Ça fait au moins huit ans qu'on travaille ensemble. Peter travaille beaucoup sur l'humain. Tout ce qui peut nuire ou interférer à l'expression de l'humanité d'un personnage, il s'en débarrasse. Tout ce qui pourrait nous empêcher de voir à l'intérieur de cette personne, il l'enlève. Par exemple, nous ne jouons jamais avec des costumes ou du maquillage. Donc on peut se sentir un peu nu, un peu dépourvu comme acteur. C'est une façon d'aller chercher la vérité d'un personnage, ce qu'il a de plus vulnérable.

Vous avez déjà confié à un quotidien anglais qu'un accident de voiture avait influencé votre façon de jouer. Qu'est-ce qui s'est passé?

Ce fut un accident terrible. J'avais 27 ans et j'étudiais en art dramatique. Je me suis cassé un bras et le dos, j'ai eu un pied complètement écrasé et un poumon perforé. Je ne pensais plus pouvoir marcher. Mais j'ai poursuivi ma formation et j'ai pris conscience de mon corps et de tout son potentiel. Mes jambes étaient très faibles, j'en ai gardé des séquelles, mais j'ai travaillé le haut de mon corps! Ça m'a rendue très consciente de chacun de mes mouvements. C'est cliché, mais c'est vrai: ces limitations m'ont poussée plus loin dans mon jeu.

Dans Coeur vous travaillez avec des acteurs qui viennent d'un peu partout dans le monde: un Québécois, un Canadien, un Italien, un Marocain... C'est inhabituel, non?
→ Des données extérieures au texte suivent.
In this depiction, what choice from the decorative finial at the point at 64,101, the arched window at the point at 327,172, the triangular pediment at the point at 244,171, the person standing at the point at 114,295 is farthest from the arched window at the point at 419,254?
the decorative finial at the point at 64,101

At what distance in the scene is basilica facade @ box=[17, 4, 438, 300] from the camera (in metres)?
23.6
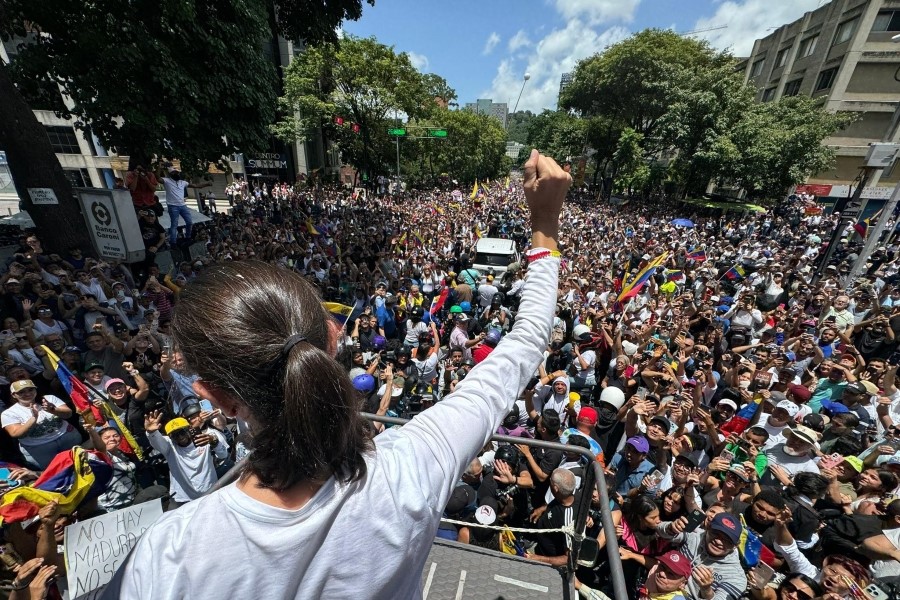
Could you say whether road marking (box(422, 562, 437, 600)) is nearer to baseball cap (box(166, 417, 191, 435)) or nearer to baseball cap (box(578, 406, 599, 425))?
baseball cap (box(166, 417, 191, 435))

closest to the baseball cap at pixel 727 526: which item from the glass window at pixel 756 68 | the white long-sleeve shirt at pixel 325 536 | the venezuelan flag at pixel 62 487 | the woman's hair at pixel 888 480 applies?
the woman's hair at pixel 888 480

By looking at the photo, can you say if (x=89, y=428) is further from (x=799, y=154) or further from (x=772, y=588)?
(x=799, y=154)

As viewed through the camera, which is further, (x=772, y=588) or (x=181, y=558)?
(x=772, y=588)

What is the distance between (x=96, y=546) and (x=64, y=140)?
40.4m

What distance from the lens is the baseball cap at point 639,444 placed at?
409 cm

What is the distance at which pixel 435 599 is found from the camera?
216 cm

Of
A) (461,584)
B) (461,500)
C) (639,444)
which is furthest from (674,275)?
(461,584)

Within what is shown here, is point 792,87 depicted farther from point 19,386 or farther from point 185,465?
point 19,386

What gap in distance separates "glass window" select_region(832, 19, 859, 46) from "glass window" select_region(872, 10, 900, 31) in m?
1.14

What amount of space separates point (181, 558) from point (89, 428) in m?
4.11

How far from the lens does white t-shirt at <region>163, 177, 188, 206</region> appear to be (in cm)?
1027

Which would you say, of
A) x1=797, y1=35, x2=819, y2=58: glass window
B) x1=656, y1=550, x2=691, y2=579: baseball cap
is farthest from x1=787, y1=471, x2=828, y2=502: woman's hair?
x1=797, y1=35, x2=819, y2=58: glass window

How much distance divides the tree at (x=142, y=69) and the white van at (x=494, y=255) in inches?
299

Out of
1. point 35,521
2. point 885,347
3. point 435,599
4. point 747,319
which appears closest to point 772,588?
point 435,599
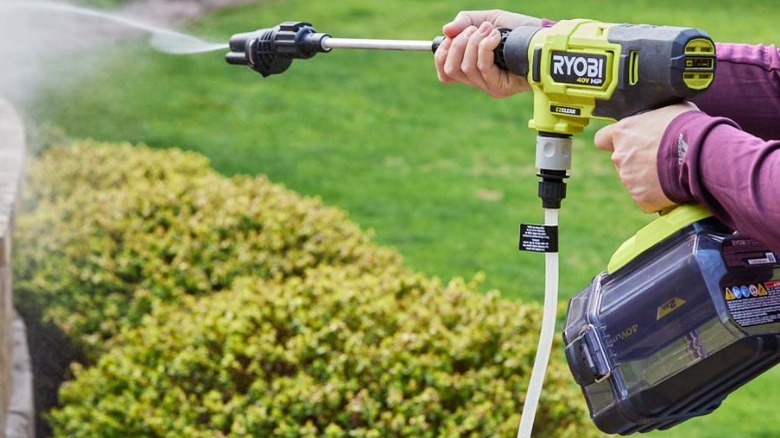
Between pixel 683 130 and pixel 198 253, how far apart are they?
272cm

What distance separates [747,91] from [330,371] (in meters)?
1.52

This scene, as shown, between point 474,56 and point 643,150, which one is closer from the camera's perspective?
point 643,150

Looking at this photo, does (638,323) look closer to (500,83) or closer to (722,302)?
(722,302)

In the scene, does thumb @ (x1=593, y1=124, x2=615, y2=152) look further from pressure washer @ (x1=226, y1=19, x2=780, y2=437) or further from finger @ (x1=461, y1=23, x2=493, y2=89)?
finger @ (x1=461, y1=23, x2=493, y2=89)

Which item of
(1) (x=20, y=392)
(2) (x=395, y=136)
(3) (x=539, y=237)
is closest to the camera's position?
(3) (x=539, y=237)

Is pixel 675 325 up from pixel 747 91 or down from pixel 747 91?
down

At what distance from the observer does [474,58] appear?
204 centimetres

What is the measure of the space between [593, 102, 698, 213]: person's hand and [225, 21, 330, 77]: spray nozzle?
693mm

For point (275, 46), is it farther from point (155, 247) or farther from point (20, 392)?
point (155, 247)

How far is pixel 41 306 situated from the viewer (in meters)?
4.20

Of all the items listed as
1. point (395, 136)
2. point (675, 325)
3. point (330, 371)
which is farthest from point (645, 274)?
point (395, 136)

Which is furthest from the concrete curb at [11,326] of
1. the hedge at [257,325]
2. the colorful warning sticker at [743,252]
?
the colorful warning sticker at [743,252]

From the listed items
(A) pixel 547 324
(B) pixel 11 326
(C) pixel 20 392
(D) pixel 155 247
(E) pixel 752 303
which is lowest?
(C) pixel 20 392

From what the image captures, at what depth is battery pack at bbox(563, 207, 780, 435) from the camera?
67.7 inches
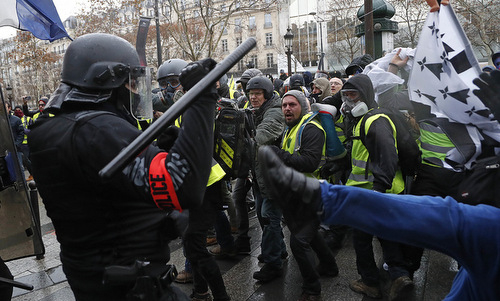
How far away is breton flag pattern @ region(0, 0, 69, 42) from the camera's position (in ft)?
15.1

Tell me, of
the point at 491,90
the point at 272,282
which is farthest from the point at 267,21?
the point at 491,90

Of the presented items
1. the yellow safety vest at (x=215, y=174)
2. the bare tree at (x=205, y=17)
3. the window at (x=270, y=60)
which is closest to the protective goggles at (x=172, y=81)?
the yellow safety vest at (x=215, y=174)

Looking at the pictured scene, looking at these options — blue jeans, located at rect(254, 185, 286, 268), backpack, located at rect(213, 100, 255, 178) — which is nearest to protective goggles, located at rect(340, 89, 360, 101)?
backpack, located at rect(213, 100, 255, 178)

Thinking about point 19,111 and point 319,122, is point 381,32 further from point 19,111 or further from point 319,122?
point 19,111

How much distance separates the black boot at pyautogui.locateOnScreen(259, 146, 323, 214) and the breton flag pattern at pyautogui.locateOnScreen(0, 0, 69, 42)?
476cm

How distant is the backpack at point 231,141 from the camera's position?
3.68m

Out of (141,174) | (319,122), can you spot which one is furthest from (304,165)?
(141,174)

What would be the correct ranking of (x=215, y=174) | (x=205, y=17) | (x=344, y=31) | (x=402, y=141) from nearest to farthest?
(x=215, y=174), (x=402, y=141), (x=205, y=17), (x=344, y=31)

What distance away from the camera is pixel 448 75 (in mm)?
2109

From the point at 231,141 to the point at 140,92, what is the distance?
5.86 ft

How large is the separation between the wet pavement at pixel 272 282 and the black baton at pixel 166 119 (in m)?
2.67

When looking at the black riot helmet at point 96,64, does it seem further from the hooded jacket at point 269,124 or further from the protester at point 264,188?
the hooded jacket at point 269,124

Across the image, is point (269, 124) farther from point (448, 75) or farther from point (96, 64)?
point (96, 64)

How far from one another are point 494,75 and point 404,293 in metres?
2.48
Pour certaines compagnies, oui, mais je dois avouer que, pour moi, c'est la norme. J'ai toujours travaillé dans ces environnements multiculturels. Même quand je fais des mises en scène, j'embauche des acteurs de plusieurs pays. Pour que ça traduise un effet universel. Je crois que nous sommes un microcosme du monde et ça doit se refléter sur scène. Robert travaille dans le même esprit. Dans Coeur, c'est très bien mélangé et j'adore ça. Je partage aussi la scène avec mon mari Marcello Magni!

Lequel de tous les personnages que vous jouez dans Coeur vous procure le plus de plaisir?

J'aime bien le rôle de la grand-mère algérienne. J'ai grandi avec des personnes âgées autour de moi. Je ne sais pas au juste pourquoi, mais j'ai toujours eu des affinités avec les vieilles personnes. Je suis aussi très heureuse de pouvoir jouer le rôle de cette femme musulmane, surtout dans le contexte actuel [les attentats au journal Charlie Hebdo]. C'est une période trouble pour cette communauté.

Pique, du 3 au 10 février, et Coeur, du 18 au 28 février, à la TOHU.